The International Monetary Fund (IMF) today completed, at the IMF Regional Training Institute in Singapore, the first in a series of seminars on Measuring Reserve Assets. The seminar follows the recent updating of the international statistical standards for identifying and compiling data on international reserves. Reserve assets data are among the most closely watched economic and financial indicators.

Mr. Sunil Sharma, Director of the IMF-Singapore Regional Training Institute, noted that “with increasing cross-border trade and capital flows, reliable and timely measures of a country’s reserve assets and its international investment position are key inputs for defining and assessing its strategy for managing sovereign liquidity”. He emphasized that high quality data and effective strategies were especially important for small open economies dealing with the policy challenges posed by a volatile external environment.

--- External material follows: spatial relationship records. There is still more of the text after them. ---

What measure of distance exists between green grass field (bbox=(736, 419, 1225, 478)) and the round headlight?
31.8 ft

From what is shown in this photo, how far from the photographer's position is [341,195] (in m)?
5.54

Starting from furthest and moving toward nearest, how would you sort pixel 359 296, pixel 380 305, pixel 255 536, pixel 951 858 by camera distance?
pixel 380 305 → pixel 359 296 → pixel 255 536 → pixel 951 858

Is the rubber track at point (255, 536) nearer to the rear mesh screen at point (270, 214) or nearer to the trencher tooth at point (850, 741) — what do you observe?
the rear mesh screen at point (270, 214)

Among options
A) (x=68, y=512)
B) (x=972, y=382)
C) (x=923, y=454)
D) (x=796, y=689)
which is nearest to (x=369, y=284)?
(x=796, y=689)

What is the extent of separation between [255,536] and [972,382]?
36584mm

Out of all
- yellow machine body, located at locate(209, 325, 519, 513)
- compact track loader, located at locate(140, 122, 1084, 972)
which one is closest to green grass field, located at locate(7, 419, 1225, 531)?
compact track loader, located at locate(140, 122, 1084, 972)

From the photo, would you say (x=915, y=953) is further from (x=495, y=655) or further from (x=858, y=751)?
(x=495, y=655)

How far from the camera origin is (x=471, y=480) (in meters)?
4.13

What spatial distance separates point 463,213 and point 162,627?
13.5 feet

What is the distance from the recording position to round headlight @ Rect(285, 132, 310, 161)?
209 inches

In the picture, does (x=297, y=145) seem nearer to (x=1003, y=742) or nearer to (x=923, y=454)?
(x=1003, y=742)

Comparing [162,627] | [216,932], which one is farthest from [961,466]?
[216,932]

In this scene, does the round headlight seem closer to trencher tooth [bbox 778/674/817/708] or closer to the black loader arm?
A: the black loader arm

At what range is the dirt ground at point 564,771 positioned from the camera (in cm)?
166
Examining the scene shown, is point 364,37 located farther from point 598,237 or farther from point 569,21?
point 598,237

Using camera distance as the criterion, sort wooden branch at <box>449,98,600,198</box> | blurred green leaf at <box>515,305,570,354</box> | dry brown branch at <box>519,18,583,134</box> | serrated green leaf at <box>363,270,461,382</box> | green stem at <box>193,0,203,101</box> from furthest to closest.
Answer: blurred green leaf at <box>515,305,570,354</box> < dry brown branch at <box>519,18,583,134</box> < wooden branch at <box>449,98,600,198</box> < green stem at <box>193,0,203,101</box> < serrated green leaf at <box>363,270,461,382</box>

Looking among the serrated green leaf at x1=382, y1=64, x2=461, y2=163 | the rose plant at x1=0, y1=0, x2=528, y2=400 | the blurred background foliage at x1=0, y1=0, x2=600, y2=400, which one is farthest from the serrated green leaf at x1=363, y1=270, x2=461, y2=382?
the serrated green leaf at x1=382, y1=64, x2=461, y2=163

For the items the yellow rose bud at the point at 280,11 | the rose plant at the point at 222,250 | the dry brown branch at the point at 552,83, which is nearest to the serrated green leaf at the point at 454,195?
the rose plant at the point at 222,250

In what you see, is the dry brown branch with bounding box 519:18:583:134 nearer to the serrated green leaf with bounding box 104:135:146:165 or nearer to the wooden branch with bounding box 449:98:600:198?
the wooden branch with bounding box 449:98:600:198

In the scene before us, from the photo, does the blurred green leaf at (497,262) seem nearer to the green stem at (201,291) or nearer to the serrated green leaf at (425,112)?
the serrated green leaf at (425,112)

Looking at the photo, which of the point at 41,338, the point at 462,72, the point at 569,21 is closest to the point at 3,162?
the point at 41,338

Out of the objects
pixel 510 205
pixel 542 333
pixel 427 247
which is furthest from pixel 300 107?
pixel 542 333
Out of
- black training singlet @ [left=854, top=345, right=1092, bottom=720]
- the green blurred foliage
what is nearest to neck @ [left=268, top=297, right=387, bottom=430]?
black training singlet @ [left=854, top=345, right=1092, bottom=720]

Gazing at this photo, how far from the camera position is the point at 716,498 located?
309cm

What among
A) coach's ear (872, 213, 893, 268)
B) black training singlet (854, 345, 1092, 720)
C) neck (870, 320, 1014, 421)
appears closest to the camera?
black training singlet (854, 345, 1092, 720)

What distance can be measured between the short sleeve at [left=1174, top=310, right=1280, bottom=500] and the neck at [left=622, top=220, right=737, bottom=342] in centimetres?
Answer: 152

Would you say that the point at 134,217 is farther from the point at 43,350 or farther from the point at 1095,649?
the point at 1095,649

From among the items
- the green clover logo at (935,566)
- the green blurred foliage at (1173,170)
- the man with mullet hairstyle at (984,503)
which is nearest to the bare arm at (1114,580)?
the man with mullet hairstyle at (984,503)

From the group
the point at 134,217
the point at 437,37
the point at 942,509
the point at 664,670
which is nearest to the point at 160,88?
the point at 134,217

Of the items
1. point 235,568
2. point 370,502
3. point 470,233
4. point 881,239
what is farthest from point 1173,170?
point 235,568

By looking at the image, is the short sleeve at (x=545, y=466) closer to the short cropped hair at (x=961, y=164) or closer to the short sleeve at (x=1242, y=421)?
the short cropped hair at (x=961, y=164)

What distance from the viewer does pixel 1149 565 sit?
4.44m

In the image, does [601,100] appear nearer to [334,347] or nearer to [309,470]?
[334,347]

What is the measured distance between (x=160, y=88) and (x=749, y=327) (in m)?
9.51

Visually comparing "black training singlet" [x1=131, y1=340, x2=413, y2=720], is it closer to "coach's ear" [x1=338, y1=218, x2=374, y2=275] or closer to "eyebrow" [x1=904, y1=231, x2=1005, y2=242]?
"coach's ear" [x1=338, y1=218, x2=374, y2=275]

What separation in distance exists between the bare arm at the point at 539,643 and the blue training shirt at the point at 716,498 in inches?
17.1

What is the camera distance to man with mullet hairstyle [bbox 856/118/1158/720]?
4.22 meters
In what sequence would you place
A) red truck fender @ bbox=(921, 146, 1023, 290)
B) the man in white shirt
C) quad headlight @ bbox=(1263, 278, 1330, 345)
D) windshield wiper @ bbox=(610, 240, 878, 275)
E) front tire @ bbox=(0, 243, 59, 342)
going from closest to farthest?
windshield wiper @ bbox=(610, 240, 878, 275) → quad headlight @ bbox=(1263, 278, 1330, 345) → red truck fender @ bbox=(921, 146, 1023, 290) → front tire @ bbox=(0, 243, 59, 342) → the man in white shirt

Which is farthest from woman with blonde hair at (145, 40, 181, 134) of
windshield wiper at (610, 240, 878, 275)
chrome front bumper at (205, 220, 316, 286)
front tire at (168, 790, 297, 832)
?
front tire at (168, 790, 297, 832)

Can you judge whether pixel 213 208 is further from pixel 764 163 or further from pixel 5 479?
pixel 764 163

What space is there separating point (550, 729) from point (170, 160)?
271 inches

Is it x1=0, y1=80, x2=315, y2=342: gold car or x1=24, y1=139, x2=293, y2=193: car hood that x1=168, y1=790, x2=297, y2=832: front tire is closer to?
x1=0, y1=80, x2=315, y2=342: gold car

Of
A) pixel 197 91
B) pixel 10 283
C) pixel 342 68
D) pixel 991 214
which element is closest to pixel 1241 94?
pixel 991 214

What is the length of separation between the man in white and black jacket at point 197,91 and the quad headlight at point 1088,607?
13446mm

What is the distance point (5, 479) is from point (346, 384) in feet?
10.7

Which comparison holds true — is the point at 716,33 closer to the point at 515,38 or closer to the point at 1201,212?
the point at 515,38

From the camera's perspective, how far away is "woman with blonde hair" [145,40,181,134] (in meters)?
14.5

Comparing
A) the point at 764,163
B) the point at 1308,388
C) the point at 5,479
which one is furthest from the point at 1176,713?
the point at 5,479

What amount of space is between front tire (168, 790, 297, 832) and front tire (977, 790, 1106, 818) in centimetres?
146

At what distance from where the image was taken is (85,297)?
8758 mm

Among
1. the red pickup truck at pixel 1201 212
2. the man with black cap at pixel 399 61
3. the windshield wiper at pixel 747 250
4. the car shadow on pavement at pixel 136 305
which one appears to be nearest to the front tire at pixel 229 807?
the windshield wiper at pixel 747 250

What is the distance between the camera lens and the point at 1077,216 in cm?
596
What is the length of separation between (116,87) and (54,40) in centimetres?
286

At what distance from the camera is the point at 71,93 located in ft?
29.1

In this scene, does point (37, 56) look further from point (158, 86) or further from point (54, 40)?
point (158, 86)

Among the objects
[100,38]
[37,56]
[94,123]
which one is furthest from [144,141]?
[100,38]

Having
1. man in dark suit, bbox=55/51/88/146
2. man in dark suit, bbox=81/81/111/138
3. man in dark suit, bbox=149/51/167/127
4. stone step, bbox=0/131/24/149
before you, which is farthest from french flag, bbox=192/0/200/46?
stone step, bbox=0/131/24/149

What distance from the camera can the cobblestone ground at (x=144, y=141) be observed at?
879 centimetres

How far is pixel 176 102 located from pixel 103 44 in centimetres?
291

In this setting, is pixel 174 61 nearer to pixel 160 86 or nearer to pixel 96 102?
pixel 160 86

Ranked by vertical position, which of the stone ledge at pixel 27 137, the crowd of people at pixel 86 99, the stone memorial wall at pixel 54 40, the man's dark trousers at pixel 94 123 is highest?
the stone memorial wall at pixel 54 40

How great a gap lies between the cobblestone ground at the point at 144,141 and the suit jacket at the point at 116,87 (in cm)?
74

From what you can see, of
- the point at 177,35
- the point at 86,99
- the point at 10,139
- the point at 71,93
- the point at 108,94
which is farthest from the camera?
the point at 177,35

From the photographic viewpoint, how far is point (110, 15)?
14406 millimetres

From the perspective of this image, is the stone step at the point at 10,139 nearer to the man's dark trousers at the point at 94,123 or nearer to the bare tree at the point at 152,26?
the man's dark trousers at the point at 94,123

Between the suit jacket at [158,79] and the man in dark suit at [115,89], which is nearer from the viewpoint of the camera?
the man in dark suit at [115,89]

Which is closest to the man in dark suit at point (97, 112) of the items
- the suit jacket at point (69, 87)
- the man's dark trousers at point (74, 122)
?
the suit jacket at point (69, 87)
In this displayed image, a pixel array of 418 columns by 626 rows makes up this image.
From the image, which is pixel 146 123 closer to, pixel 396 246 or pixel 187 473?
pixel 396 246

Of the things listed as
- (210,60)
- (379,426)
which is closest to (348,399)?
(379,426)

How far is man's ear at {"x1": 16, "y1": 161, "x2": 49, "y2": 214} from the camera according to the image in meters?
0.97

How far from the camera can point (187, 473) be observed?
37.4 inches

The seminar was attended by 32 officials from central banks representing twenty two Asian economies.1 Participants discussed the concepts and definitions pertaining to reserve assets, noted the challenges they faced in compiling reserves, and exchanged views on the use of data on reserves in policy formulation. The seminar was based on the conceptual guidance set forth in the sixth edition of the IMF’s Balance of Payments and International Investment Position Manual (BPM6) and the recently updated Data Template on International Reserves and Foreign Currency Liquidity: Guidelines for a Data Template.

The IMF plans to offer this seminar in other regions as part of its regular statistical training curriculum. IMF training courses and seminars may be held at IMF headquarters in Washington, regional IMF training centers, or other locations around the world. The IMF-Singapore Regional Training Institute is a joint venture of the IMF’s Institute for Capacity Development and the Government of Singapore. The IMF receives substantial funding toward its share of the Institute’s costs from the Government of Japan, with important additional support from the Government of Australia.




1 Bhutan, Cambodia, China (Mainland), China (Macao), India, Indonesia, Lao People’s Democratic Republic, Malaysia, Mongolia, Myanmar, Nepal, Pakistan, Papua New Guinea, Philippines, Republic of Korea, Samoa, Singapore, Solomon Islands, Sri Lanka, Thailand, Vanuatu, and Vietnam.